Stored items from a collection
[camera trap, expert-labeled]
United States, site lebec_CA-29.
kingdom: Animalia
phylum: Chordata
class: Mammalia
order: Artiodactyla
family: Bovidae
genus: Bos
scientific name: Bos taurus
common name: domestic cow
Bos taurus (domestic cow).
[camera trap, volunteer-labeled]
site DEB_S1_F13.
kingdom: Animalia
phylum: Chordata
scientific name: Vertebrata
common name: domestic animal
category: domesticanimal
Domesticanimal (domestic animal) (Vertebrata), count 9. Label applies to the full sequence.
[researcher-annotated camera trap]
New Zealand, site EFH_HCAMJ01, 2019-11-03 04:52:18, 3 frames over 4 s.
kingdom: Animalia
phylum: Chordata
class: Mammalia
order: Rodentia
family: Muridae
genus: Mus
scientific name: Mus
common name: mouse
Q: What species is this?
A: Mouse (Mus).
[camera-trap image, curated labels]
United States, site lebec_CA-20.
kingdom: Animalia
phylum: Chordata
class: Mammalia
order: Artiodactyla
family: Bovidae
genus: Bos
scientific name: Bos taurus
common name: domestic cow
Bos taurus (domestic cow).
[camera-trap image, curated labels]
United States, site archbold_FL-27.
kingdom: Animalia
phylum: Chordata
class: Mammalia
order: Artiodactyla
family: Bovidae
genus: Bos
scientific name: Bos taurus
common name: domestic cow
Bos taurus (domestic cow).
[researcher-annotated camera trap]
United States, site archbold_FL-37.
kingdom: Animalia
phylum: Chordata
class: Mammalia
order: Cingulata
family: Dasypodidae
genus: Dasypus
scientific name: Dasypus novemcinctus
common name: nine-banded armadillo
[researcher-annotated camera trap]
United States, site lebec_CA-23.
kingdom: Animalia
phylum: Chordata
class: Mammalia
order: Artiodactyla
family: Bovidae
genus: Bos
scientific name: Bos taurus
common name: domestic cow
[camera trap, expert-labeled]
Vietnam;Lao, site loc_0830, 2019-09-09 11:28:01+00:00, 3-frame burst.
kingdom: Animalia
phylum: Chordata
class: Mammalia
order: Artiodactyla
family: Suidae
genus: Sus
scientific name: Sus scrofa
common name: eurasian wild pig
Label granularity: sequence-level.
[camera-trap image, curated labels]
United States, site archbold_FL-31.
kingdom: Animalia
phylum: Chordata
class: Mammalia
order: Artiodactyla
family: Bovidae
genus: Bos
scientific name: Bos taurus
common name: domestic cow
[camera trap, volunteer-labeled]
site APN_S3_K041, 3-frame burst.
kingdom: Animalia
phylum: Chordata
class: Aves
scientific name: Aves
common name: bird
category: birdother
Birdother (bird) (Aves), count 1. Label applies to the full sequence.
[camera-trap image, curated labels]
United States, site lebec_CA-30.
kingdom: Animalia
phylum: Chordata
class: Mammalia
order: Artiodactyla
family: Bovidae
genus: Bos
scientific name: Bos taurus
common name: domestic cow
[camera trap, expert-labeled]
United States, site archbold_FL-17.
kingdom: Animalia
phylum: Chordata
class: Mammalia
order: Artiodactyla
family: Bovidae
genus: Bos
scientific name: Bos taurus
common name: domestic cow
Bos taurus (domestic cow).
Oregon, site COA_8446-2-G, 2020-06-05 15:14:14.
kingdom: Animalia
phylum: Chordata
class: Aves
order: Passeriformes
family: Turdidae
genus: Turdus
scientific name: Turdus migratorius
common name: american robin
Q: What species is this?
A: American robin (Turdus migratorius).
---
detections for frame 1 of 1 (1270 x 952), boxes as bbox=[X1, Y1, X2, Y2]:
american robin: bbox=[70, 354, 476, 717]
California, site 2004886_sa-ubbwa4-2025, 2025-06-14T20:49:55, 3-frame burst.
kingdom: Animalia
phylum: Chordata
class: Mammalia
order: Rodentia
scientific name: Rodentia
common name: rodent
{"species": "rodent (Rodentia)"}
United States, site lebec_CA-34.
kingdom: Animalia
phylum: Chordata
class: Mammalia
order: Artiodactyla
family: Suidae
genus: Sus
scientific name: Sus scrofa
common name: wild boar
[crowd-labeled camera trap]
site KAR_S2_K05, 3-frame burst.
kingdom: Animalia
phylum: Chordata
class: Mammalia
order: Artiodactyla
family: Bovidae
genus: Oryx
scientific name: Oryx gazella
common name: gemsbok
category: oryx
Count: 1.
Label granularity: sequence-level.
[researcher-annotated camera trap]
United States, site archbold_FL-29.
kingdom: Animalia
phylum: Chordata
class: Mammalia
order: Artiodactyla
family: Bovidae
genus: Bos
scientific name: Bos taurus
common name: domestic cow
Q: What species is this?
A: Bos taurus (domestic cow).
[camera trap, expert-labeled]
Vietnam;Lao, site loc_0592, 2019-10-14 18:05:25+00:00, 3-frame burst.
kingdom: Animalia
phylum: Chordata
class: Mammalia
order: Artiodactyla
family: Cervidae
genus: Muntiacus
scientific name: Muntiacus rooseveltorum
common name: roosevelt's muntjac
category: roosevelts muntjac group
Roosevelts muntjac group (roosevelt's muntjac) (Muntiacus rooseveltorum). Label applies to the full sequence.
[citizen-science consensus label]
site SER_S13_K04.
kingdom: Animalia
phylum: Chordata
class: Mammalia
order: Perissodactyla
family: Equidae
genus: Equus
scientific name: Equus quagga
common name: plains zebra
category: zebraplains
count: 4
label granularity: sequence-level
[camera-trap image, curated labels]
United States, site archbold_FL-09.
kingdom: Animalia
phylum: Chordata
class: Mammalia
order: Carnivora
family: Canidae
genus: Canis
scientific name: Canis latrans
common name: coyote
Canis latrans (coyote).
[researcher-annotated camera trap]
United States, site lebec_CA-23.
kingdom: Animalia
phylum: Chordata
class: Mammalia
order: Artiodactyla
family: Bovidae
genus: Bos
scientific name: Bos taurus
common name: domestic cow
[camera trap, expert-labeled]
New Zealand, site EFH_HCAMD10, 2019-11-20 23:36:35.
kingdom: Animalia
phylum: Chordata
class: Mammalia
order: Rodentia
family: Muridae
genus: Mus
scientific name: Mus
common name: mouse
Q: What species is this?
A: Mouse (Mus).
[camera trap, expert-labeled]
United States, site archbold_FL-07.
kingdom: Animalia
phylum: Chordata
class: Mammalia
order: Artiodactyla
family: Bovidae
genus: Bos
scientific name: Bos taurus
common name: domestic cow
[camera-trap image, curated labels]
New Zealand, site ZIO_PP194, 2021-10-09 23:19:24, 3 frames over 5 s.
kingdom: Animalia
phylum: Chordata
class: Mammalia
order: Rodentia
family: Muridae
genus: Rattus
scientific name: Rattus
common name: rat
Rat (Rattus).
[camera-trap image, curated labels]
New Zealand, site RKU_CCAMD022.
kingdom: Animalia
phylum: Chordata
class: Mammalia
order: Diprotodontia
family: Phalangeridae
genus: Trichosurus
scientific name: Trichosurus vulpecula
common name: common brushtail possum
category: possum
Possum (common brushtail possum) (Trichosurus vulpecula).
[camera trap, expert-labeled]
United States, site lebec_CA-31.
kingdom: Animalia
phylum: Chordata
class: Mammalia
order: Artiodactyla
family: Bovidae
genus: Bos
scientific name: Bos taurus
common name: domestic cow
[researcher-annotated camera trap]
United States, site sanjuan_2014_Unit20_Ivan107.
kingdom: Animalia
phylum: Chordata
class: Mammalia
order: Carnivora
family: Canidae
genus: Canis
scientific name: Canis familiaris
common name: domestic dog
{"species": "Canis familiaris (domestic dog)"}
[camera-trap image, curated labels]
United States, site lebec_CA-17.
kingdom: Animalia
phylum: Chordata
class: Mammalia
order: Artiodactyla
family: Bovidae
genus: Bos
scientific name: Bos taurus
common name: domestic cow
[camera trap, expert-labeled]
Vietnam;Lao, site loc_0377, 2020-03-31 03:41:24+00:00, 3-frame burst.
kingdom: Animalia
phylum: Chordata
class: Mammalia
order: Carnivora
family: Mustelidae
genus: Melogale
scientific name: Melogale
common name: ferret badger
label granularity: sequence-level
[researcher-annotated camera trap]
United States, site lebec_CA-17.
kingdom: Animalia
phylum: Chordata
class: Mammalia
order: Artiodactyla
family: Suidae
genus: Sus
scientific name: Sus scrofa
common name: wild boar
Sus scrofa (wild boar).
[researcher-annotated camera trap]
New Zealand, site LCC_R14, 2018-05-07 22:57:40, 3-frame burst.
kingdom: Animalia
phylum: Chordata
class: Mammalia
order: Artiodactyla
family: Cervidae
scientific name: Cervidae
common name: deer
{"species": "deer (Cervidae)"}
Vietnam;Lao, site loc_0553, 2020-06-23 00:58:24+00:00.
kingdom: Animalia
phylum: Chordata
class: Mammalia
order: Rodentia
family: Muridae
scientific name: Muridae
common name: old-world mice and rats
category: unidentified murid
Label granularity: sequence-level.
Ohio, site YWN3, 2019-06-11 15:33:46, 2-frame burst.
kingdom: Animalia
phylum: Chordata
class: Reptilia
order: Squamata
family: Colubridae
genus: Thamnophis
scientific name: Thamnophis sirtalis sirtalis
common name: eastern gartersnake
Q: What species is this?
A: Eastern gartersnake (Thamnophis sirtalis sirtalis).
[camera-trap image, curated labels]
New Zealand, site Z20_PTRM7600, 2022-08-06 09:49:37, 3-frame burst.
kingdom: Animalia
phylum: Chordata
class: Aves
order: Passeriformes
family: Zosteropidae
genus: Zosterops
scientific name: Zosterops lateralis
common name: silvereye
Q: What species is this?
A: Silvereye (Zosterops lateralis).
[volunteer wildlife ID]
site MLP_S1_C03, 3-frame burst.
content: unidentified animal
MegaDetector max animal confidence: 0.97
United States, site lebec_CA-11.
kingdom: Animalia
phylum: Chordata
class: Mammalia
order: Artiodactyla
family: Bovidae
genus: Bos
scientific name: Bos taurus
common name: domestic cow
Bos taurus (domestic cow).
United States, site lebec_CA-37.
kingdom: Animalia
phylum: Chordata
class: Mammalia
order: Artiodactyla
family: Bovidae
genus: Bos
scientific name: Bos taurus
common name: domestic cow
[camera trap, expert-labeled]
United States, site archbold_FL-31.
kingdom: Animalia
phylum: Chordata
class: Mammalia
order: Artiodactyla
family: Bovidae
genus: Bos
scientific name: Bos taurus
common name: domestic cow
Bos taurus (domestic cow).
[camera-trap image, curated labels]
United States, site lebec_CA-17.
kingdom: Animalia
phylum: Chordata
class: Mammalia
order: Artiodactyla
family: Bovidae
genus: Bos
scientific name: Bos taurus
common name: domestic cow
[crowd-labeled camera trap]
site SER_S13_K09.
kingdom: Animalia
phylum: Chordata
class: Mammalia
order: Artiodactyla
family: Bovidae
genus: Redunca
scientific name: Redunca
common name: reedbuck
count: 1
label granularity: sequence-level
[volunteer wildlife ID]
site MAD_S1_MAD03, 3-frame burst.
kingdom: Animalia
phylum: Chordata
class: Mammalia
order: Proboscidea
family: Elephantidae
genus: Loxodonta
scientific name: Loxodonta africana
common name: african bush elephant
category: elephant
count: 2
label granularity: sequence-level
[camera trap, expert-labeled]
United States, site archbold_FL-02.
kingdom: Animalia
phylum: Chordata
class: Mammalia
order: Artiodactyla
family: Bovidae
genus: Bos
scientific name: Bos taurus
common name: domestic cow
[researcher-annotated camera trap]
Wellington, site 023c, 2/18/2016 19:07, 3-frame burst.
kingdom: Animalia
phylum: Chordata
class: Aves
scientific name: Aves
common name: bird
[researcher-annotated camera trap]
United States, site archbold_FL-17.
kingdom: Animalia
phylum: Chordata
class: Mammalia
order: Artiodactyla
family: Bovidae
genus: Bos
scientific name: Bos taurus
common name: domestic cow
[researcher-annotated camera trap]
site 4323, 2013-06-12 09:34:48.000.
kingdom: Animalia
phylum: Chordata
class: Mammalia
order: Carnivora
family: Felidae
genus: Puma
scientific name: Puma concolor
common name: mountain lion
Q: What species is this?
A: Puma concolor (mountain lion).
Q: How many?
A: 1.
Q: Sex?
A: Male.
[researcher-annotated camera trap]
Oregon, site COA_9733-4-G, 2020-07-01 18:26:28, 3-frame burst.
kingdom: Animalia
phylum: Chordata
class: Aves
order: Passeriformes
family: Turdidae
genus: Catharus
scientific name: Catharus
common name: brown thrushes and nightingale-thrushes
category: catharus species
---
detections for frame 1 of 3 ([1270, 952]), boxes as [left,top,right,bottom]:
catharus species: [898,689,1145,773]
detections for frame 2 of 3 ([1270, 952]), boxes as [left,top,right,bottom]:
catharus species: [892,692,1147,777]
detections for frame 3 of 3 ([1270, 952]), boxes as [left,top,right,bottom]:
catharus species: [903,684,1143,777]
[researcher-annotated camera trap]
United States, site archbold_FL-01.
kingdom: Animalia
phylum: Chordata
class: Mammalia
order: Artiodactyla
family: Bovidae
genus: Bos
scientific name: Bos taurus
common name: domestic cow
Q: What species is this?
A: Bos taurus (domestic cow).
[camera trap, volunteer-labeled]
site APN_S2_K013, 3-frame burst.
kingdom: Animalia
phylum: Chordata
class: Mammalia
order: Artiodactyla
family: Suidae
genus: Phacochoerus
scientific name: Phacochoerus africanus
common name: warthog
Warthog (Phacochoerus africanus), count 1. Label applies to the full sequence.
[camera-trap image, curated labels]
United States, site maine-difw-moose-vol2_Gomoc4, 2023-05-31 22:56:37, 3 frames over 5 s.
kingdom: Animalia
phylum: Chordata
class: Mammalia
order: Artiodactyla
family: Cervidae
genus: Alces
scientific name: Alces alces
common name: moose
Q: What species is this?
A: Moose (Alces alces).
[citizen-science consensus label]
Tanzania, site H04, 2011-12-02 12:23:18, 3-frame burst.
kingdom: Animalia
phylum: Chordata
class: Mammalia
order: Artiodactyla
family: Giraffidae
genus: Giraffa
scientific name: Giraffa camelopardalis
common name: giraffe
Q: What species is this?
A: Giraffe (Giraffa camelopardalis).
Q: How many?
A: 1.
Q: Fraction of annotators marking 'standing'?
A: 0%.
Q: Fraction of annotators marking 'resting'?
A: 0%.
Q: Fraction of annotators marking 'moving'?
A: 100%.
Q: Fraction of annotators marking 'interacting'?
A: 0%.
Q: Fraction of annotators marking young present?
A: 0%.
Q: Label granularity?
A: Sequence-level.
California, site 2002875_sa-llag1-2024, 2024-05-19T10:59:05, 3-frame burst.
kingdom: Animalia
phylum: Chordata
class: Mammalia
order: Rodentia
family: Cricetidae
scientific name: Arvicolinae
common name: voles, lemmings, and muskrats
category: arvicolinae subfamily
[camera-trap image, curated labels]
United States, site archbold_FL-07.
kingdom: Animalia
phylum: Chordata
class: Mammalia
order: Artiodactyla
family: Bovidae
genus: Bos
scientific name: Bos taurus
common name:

■ What you are asked to do
Where a line of the data contains the string "Fraction", include it in a count, and state that count alone.

■ Answer section
5